Great. I wondered what they’d told poor Hugo to rope him into this.

But no, it was far worse than that.

Instead of encountering a sheepish-but-amused Hugo, I found my parents sitting at the table at Bite, sipping their chai and watching me expectantly.

Well, Papa was watching me expectantly.

Mama looked on the verge of fainting, appalled that I’d come to brunch in my forest-green leggings and matching crop top.

“Sit, sit, sit,” Stasia said, gesturing for me to take the seat opposite my parents. “Have you had the chia bowl here? It’s to die for.”

“Sounds great,” I murmured, not having the mental capacity to even think about reading the menu.

The claustrophobic feeling I’d been trying to shrug off on Saturday night was amplified by a thousand now, with everyone looking at me, the weight of expectation bearing down heavily on me.

It had been surprisingly easy to reconcile the fact that the future I’d been prepared for wasn’t in the cards for me—I was hardly the first of the rich kids set to be dissatisfied with my life of immense privilege. I was just doing it a little later, rather than dropping out of uni and moving to Thailand to find myself after a week-long bender like many of my peers had.

Unfortunately, disappointing the people that I cared about was probably a more challenging ask now that my prefrontal lobe had finished developing and I understood consequences. In hindsight, I should have got all my screwing up out of my system when I was twenty and set the bar lower.

Papa ordered for me while Brigitte valiantly made small talk, her omega urge to soothe out in full force since she was paying the closest attention to me.

What was Blake doing right now?

He was up on the scaffold probably, hard at work. I’d mentioned that I wouldn’t mind if he used a speaker to listen to music, noticing that he didn’t wear headphones and wondering if he found them uncomfortable, but he’d declined. It was another thing that made him oddly attractive to me. I needed external stimuli to distract me from the relentless stream of noise in my head. Blake was content to just be.

“You can’t put it off any longer,” Ivy laughed, giving my hand on the table a light squeeze. “We want to hear all about Saturday!”

“You were there,” I pointed out mildly.

“We weren’t,” Papa countered. “But your friends have told me all about this Hugo fellow. Inika, he sounds very good.
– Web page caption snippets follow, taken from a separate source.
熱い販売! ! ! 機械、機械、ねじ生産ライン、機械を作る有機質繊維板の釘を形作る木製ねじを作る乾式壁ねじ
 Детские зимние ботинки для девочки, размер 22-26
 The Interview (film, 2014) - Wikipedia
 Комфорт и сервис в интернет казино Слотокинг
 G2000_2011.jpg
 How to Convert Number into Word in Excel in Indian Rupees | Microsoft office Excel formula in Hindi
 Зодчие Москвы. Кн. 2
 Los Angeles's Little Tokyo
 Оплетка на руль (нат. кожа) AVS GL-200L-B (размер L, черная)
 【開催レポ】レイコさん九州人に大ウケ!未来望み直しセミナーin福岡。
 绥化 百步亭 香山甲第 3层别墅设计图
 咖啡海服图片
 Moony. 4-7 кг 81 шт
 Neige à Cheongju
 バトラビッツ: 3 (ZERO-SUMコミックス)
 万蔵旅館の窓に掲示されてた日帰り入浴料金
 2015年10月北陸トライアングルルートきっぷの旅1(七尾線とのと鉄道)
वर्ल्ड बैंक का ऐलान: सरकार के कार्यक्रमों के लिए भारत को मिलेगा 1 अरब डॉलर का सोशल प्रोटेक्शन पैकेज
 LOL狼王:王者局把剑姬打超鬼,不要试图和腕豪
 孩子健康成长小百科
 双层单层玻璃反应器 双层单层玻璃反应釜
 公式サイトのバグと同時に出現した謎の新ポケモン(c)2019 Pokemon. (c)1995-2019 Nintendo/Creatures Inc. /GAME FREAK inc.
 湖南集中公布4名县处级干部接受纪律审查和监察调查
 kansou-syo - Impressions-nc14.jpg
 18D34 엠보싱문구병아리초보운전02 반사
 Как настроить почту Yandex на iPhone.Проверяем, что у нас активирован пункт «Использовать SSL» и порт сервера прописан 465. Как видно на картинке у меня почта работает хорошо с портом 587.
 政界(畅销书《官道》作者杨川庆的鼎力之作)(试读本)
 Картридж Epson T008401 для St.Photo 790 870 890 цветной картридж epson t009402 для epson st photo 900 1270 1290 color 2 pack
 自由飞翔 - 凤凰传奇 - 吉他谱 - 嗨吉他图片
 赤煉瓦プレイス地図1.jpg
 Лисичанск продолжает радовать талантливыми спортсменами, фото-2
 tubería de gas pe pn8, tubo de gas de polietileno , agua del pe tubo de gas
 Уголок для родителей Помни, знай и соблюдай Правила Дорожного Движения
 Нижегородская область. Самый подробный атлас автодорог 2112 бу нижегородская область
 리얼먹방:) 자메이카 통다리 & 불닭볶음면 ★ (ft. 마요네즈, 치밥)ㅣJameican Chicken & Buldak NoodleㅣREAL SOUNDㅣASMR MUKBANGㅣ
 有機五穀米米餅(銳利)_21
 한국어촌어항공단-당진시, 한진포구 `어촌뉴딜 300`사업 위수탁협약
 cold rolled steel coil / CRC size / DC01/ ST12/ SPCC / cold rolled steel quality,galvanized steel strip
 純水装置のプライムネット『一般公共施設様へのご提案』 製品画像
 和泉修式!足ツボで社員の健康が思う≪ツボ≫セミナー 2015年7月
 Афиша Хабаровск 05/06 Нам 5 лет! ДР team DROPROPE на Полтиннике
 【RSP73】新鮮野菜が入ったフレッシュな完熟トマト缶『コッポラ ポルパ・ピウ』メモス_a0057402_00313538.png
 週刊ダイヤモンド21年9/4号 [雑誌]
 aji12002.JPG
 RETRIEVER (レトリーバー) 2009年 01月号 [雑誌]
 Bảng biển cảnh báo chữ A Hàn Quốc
A nice young man.”

Mama nodded, absently rolling Om-Guard on her wrists and staring at my workout top like she could transform it into a modest silk blouse if she just glared at it hard enough.

“He is a nice young man,” I agreed, suspecting that Hugo was staring down the barrel of forty, but that would be considered young in Papa’s eyes. “We got along very well. We could be great friends I think.”

It was almost impressive, the way disappointment fell around the table like a veil descending. My ability to ruin the mood might have been my superpower.

“Friend?” Ivy repeated with a nervous giggle. “I mean, all the best matings are rooted in friendship…”

“You know that’s not what she meant,” Brigitte mumbled, stirring her tea a little more aggressively than necessary.